Tenet Healthcare Corp. announced the addition of two board seats and independent directors Friday, fulfilling an agreement with investor Glenview Capital Management that prevents the hedge fund from seeking outright control of the company.
Tenet has added former Lincare Holdings CEO John Byrnes, 58, and Peter Wilver, the 57-year-old chief administrative officer of Thermo Fisher Scientific. The additions temporarily increase the size of the Tenet board to 14.
The new directors were nominated by Glenview and approved as independent directors by the other 12 members of the board.
Led by Larry Robbins, Glenview is Tenet's largest shareholder with 17.9 million shares or 18% of the company's outstanding common shares.
Byrnes and Wilver are the third and fourth Tenet board members nominated by Glenview in less than a year.
In January, Tenet, the nation's third-largest investor-owned hospital chain, added Glenview designees Matthew Ripperger and Randy Simpson to its board.
In exchange, Glenview agreed not to raise its stake in Tenet beyond 25% or join any other investor seeking to oust management or force a sale or merger of the company.
When that deal was cut, Glenview had accumulated its huge stake in Dallas-based Tenet and announced that it was trying to influence change at the struggling company.
The agreement also included a provision for Glenview to nominate two more board directors beyond Ripperger and Simpson as long as it maintained at least a 10% stake in the company.
The additions of Byrnes and Wilver this week make good on that pledge. In a letter to Glenview dated Nov. 2, Tenet Vice President and Deputy General Counsel Paul Castanon notes that the board additions satisfy the agreement.

• • • •

# Aim of the task
Rewrite the part of the Tenet board text that begins at the words "Tenet has added" and stops after "to its board.", putting "Glenview Capital" wherever "Glenview" appears. Work from the text alone.

# Provided data
• • • •

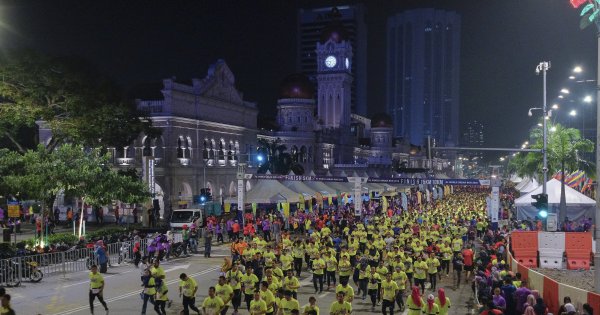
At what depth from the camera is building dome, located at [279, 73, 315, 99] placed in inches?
3627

• • • •

# Answer box
Tenet has added former Lincare Holdings CEO John Byrnes, 58, and Peter Wilver, the 57-year-old chief administrative officer of Thermo Fisher Scientific. The additions temporarily increase the size of the Tenet board to 14.
The new directors were nominated by Glenview Capital and approved as independent directors by the other 12 members of the board.
Led by Larry Robbins, Glenview Capital is Tenet's largest shareholder with 17.9 million shares or 18% of the company's outstanding common shares.
Byrnes and Wilver are the third and fourth Tenet board members nominated by Glenview Capital in less than a year.
In January, Tenet, the nation's third-largest investor-owned hospital chain, added Glenview Capital designees Matthew Ripperger and Randy Simpson to its board.